A new bridge in southern China has become the tallest in the world, opening to traffic over the weekend in Guizhou province and connecting two remote areas across a deep canyon in just over a minute of travel time.
The Huajiang Grand Canyon Bridge rises 2,051 feet (625 meters) above the Beipan River—almost 600 feet taller than the Empire State Building (at 1,454 feet)—and spans 9,482 feet (2,890 meters) in total length. Its main span alone measures 4,659 feet (1,420 meters), surpassing the previous record holder, the Duge Bridge, which is also located in Guizhou.
Travel across the Huajiang Canyon previously took more than an hour by road.
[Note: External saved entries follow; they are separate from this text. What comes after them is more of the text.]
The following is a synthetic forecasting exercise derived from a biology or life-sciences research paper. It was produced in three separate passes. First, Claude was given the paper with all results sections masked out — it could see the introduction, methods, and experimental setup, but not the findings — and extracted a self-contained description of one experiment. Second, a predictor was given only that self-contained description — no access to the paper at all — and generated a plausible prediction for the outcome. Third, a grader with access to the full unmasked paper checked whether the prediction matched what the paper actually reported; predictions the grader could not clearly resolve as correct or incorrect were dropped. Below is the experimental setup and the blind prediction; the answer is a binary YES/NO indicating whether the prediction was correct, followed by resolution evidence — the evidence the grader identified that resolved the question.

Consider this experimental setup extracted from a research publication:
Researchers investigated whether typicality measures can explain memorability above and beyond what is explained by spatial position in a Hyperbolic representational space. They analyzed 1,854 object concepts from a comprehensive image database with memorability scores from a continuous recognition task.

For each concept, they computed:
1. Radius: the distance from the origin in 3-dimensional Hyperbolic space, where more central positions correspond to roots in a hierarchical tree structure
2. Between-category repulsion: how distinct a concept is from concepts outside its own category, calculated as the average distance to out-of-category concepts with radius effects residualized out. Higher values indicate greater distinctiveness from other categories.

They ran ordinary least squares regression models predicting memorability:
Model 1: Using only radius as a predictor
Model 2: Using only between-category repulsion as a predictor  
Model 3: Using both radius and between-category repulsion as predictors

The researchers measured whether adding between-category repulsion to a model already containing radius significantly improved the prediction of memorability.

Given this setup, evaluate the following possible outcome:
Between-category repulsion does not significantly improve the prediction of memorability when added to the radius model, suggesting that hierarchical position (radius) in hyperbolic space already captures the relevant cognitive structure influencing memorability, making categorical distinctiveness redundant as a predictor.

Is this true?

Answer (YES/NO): NO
With the bridge now open, that same route takes just over a minute by vehicle.
“By then, this super project that spans the ‘Earth crack’ will be the world’s first in both directions. It will become another landmark project to demonstrate China’s infrastructure strength,” Zhang Shenglin, chief engineer of Guizhou Highway Group, told China Daily earlier this year, when the bridge was 95 percent complete.

A Dual Role
The bridge includes a high-speed glass elevator that transports visitors to a café located 2,600 feet (792 meters) above the river. A 1,900-foot-high (579-meter) glass walkway and bungee platform have also been built at the site as part of a wider tourism initiative.
Project manager Wu Zhaoming of Guizhou Transportation Investment Group said the team had to address several technical challenges during construction, including stabilizing steep slopes, managing strong winds, and controlling concrete temperatures. Despite those difficulties, the project was completed ahead of schedule.
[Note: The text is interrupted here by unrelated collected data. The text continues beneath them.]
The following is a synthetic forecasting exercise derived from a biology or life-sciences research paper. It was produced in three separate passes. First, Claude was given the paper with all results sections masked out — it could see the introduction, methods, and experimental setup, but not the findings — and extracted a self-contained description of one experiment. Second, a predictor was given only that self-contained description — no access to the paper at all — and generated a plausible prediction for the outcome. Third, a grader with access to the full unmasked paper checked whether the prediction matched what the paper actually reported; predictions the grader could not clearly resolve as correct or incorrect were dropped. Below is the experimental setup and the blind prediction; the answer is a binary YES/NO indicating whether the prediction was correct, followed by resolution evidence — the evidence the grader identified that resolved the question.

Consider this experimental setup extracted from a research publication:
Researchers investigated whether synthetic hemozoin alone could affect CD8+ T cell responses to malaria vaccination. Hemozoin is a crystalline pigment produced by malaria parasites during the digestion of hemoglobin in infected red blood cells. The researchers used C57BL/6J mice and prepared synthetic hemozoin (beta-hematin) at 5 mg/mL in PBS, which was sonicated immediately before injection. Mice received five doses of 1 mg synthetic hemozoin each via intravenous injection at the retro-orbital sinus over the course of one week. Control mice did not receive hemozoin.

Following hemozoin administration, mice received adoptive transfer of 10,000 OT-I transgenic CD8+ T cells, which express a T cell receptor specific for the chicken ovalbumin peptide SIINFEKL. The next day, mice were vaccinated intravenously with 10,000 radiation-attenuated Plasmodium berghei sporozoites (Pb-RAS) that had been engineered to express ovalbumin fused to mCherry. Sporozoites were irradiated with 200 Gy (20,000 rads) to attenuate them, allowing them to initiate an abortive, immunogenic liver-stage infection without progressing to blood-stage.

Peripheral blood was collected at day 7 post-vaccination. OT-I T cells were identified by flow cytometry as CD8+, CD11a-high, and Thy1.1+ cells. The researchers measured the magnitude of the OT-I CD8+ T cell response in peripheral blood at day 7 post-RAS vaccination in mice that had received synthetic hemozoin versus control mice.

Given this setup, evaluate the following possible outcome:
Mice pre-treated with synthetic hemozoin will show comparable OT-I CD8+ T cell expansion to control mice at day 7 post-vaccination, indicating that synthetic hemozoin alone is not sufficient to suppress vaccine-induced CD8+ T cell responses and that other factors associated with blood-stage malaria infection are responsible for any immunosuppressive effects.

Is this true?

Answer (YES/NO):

“This bridge is the result of everyone’s hard work,” said Tian Hongrui, a technician on the project, in an interview with CCTV (China Central Television, national television broadcaster of China). “Leaving now is bittersweet, but this isn’t the end. It’s the start of a new chapter.”

Construction began in January 2022 and concluded on September 28, 2025. The steel-truss suspension bridge carries the Guizhou S57 Liuzhi–Anlong Expressway and cost an estimated 2.1 billion yuan (about $295 million), based on government figures.
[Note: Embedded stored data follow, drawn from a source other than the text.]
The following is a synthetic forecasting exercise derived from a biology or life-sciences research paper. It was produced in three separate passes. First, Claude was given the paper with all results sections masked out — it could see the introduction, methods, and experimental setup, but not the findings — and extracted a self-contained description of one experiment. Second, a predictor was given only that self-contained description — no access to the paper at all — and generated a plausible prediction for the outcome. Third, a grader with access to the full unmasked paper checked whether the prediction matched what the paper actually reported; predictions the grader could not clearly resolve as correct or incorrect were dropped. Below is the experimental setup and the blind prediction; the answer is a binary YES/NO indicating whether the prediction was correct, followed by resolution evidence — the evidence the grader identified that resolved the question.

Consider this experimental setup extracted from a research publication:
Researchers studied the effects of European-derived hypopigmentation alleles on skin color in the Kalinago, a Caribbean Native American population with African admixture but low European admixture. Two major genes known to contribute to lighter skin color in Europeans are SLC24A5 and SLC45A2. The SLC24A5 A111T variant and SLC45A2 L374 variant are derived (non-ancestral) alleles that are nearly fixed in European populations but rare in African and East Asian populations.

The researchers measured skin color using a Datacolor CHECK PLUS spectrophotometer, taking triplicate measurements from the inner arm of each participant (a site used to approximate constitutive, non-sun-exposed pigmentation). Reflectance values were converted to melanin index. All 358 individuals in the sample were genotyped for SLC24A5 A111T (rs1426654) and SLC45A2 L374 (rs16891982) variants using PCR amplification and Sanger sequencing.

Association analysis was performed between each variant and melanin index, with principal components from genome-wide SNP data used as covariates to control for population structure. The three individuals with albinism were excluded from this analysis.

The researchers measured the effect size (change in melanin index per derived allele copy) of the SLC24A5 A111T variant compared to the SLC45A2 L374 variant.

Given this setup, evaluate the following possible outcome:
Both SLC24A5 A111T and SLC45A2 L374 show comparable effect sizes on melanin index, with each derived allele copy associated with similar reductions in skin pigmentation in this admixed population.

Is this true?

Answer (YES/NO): NO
Safety testing was completed in August. Engineers used 96 trucks to simulate traffic loads while more than 400 sensors monitored the bridge’s main cables, towers, and span for any structural movement. The tests were described as successful by project officials speaking to local outlet NDTV.
Guizhou province is now home to more than 32,000 bridges, up from fewer than 3,000 in the 1980s. Nearly half of the 100 tallest bridges in the world are located in the region.
Over ten years ago China launched its Belt and Road Initiative (BRI), leader Xi Jinping’s signature infrastructure program which has seen $1 trillion worth of investments poured into projects in nearly every region of the globe. It was meant to place China firmly on center stage as an alternative financier—and therefore power center—to U.S.-led institutions.